**Fragment**
++++++++
28 719 Reïntegratiebeleid

25 424 Geestelijke gezondheidszorg

Nr. 108 BRIEF VAN DE STAATSSECRETARISSEN VAN SOCIALE ZAKEN EN WERKGELEGENHEID EN VAN VOLKSGEZONDHEID, WELZIJN EN SPORT

Aan de Voorzitter van de Tweede Kamer der Staten-Generaal

Den Haag, 11 juli 2019

Psychische gezondheid en werk/participatie hebben veel met elkaar te maken. Gezond zijn en je gezond voelen is belangrijk om deel te kunnen nemen aan de maatschappij en andersom werkt het ook: wie meedoet in de samenleving, voelt zich beter.

Tegelijkertijd weten we ook dat veel mensen met psychische problemen geen werk hebben en aan de kant staan. Een groep die de laatste jaren alleen maar is gegroeid. Was de reden van uitval uit werk vroeger vooral lichamelijk, nu is die steeds vaker psychisch.

Het Centraal Bureau voor de Statistiek (CBS) heeft recent onderzoek gedaan naar de relatie tussen arbeidsmarkt en psychische zorg. Over de uitkomsten van dit onderzoek willen wij u met deze brief informeren. Daarnaast bieden wij u een tweede onderzoek aan, getiteld Gezondheidsproblemen in WW en bijstand 1. Ook de uitkomsten van dit, door onderzoeksbureau SEO uitgevoerde, onderzoek bevestigen dat het hebben van een uitkering en het ondervinden van (psychische) gezondheidsproblemen in het leven van veel mensen samengaan.
++++++++
**Verstrekte gegevens**
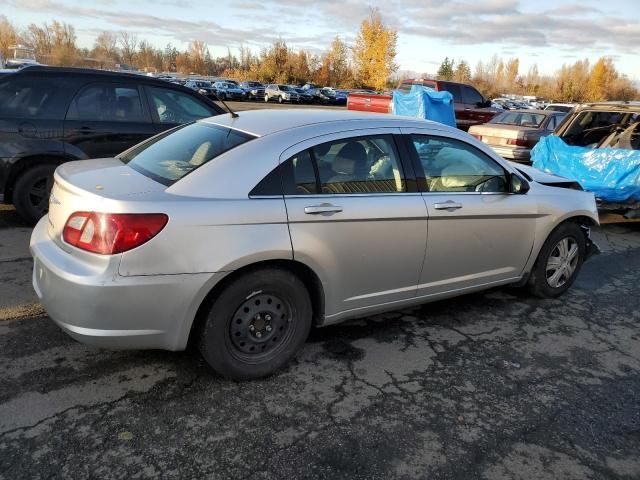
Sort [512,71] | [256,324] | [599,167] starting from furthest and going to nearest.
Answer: [512,71] → [599,167] → [256,324]

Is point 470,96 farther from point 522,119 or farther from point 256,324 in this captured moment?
point 256,324

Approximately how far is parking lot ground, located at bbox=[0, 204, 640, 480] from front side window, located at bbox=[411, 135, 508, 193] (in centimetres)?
112

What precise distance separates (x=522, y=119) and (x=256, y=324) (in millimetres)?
11148

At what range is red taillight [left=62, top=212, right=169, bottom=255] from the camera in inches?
103

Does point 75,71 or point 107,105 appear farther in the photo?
point 107,105

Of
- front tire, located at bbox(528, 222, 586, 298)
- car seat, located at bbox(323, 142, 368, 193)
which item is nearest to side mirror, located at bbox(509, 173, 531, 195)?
front tire, located at bbox(528, 222, 586, 298)

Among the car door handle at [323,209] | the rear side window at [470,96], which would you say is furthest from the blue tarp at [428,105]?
the car door handle at [323,209]

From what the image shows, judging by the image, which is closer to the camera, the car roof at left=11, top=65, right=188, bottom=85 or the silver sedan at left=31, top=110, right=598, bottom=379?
the silver sedan at left=31, top=110, right=598, bottom=379

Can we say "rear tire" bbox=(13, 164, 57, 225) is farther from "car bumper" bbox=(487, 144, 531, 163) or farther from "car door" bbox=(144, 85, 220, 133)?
"car bumper" bbox=(487, 144, 531, 163)

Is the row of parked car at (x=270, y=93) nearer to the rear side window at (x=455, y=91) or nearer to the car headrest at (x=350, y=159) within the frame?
the rear side window at (x=455, y=91)

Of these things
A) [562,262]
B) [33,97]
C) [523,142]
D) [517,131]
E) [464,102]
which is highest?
[33,97]

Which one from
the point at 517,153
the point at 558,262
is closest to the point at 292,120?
the point at 558,262

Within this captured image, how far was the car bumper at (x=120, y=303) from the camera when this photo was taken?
8.63ft

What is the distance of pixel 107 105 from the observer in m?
5.96
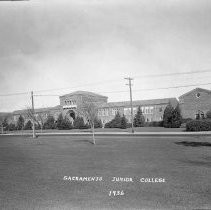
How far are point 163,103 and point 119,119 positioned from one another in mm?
11111

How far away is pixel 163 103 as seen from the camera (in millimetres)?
65125

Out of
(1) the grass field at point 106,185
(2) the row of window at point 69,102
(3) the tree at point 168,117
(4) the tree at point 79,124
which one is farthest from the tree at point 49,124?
(1) the grass field at point 106,185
++++++++
Ga verder met de brief over psychische gezondheid en werk, direct na de laatste zin.

De conclusies van deze onderzoeken onderstrepen de urgentie van goede samenwerking tussen de geestelijke gezondheidszorg (ggz) en de instanties verantwoordelijk voor het verstrekken van uitkeringen en het bieden van re-integratiemogelijkheden: gemeenten en UWV. Samenwerking die steeds meer gestalte krijgt. Ook over die samenwerking en over de wijze waarop wij ondersteunen, informeren wij u in deze brief.

Psychische gezondheid, werk en sociale zekerheid – de cijfers

CBS-onderzoek 2016

Het CBS heeft met een statistisch onderzoek de samenhang in kaart gebracht tussen gezondheid en werk en uitkeringen voor het gebruik van psychische zorg in het jaar 2016 (zie https://www.cbs.nl/nl-nl/maatwerk/2019/16/geestelijke-gezondheidszorg-en-arbeidsmarktpositie-2016)

Dit is een herhaling van eerder gepubliceerd onderzoek over het jaar 2013.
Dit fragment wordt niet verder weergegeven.